Did you say that my demon is the story of the fall from grace? Why do you deny the fact that there was one thing that caused us to fall from grace? When the body discovered its taste, and its secrets, it became too heavy for the heavens to support and its plunge to earth was inevitable. So that we could spend our lives looking for the self-respect we lost back in paradise. Now, ^^^, you made me wonder: can life be boiled down to regret? Regret over what? The apple? The fall? The loss of face?

But you just laughed smugly and said, “Life’s all about avoiding abstraction!” Do you think this life of mine is an abstraction?

Do you actually agree with me when I say that our fates are pre-determined? We determined them. When God lifted us up in his palm like specks from Adam’s back, he made an oath. That was the day each of us had our fate determined and it was granted that we could plunge forward into it to reach the truth. We’re here on earth as an experiment to see if we can reach that truth.

God, what a weird writer of fate I must be for choosing this storyline as my experiment: Being torn between Mecca’s Lane of Many Heads and Bonn, Germany.

I’m starting to think this plot’s more than I can handle.

I spent the entire day today going about dumbfounded by the absurdity of our intercontinental relationship. The laughter and the bursts of affection. What is this cyber-relationship compared with real life on a city morning where you wake up to a woman of real flesh and blood? I am a woman made of thin air, amusing herself — unwisely — with a man made of solid stuff, surrounded by solid bodies and a concrete life. How long can ether and a solid hold together? Does eternity have a chance when it’s only made of thin air?

Attachment: A photo of the cubbyhole with the bed in the middle. I put the lavender coverlet on the bed, spread it out and try to reincarnate the dolphin you encouraged me to visualize in my spine.

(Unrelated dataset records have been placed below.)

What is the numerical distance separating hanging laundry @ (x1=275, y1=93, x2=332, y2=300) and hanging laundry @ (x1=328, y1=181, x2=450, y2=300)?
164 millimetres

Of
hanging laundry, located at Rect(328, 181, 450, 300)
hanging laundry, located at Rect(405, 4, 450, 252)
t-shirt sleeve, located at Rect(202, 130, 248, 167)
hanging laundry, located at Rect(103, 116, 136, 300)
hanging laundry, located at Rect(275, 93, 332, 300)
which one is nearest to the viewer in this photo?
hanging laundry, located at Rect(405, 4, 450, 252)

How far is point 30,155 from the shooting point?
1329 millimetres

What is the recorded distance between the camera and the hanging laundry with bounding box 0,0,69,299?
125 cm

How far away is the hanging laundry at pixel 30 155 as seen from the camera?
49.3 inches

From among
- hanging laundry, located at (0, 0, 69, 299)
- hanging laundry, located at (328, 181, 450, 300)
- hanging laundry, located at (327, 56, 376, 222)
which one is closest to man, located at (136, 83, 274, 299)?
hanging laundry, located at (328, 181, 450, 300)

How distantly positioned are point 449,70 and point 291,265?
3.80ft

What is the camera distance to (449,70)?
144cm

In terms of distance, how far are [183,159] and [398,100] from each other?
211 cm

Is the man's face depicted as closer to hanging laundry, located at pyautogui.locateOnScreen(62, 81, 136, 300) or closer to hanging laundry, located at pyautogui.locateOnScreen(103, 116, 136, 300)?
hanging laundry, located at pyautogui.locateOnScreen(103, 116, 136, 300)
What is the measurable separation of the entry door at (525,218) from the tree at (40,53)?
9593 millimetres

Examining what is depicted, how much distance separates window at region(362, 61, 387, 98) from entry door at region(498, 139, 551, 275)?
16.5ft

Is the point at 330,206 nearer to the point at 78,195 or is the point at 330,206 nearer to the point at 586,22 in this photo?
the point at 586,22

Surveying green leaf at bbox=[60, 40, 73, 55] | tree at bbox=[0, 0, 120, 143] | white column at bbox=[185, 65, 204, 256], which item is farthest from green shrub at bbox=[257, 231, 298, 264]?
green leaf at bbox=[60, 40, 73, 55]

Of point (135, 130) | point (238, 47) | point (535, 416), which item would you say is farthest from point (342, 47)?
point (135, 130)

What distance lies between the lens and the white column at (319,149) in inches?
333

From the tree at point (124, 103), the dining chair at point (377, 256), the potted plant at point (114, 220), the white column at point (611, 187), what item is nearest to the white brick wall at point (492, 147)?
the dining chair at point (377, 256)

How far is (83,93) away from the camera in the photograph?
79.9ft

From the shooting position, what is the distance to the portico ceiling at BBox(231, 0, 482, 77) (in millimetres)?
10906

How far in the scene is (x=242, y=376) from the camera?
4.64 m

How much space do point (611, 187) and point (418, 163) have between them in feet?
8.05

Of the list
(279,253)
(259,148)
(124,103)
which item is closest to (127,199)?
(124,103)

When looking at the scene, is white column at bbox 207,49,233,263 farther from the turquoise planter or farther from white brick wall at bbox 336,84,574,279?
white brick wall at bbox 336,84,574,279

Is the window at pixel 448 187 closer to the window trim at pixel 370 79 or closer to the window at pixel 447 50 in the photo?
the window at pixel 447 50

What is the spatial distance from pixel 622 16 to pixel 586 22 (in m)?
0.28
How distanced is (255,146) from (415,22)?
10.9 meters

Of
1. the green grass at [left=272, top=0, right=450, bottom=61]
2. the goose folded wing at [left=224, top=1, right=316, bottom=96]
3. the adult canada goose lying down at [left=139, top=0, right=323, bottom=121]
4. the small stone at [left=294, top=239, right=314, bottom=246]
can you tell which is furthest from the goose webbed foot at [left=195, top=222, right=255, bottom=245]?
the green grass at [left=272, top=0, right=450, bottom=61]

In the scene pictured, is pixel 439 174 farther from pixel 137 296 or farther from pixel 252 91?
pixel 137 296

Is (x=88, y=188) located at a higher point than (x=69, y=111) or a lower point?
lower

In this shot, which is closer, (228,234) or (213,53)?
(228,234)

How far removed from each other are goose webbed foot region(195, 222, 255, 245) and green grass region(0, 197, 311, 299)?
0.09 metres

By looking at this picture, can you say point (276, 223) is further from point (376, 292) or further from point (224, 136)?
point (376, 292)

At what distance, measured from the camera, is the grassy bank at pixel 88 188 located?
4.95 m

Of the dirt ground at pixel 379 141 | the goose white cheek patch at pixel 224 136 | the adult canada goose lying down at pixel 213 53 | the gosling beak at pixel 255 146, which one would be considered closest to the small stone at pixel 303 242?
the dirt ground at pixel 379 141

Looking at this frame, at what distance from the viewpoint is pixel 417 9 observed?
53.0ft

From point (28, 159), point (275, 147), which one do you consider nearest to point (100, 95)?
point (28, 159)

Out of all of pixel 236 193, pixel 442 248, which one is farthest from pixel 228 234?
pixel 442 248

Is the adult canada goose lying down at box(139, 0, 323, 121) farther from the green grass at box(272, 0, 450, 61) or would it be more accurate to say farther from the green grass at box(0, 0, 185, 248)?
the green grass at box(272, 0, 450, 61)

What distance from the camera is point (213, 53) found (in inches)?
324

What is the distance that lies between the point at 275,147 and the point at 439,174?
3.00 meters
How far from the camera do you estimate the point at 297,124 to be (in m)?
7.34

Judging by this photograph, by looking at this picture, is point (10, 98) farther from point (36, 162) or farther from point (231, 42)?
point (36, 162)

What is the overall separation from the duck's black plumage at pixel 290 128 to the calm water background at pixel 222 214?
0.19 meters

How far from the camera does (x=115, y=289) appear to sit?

Nasser’s body tensed with those “fingers of silence upon silence” upon it. He stopped reading abruptly and got up, and like a sleepwalker drove magnetically to the morgue at the Zahir Hospital, where he was met by a chill silence lying over the refrigerators in the purplish light. His vision was filled with that purple and his fingers trembled — not out of fear, no, but out of the longing as huge as the fog that had accompanied him along the roads and down the hospital corridors to this place, to this drawer that the morgue supervisor opened for him, to this silent, swaddled body. He didn’t dare uncover her face but he was desperate to touch her fingertips, he was certain that those fingertips held a message for him. He sighed deep inside—I’m exhausted—he wanted her to reach into the depths of his exhaustion and erase it, to stamp her fingerprints onto his lips. As soon as he’d pulled the cover down off the shoulder an indescribable scent rose up. A torrent of sadness spread through the morgue, blinding him. A pearly cloud enveloped him and he could feel his hair crackling and turning gray. The cloud dissipated, slipping through the doors to the corridor outside the morgue, leaving Nasser empty, hollowed out. Finally, and with effort, Nasser was able to get a hold of himself, his eyes having gone as rigid as the sculpture laid out before him. He entered into the perfection of death: “Death is the body of a woman.” He knew it for certain now. His clouded eyes floated over her chest, over the two dark peaks and back down to the triangle of darkness, and to … His eyes froze, his throat went dry, it felt like he was grinding glass between his teeth; he stood for a long while in that silence, searching for an equal silence inside himself (in all the silences that had swallowed his feelings, all the female bodies he’d silenced since his adolescence, wrapped in blackness of abayas), and for a moment he was one with her absolute silence, he penetrated as deep as the wound that killed her, to the floor of her abyss.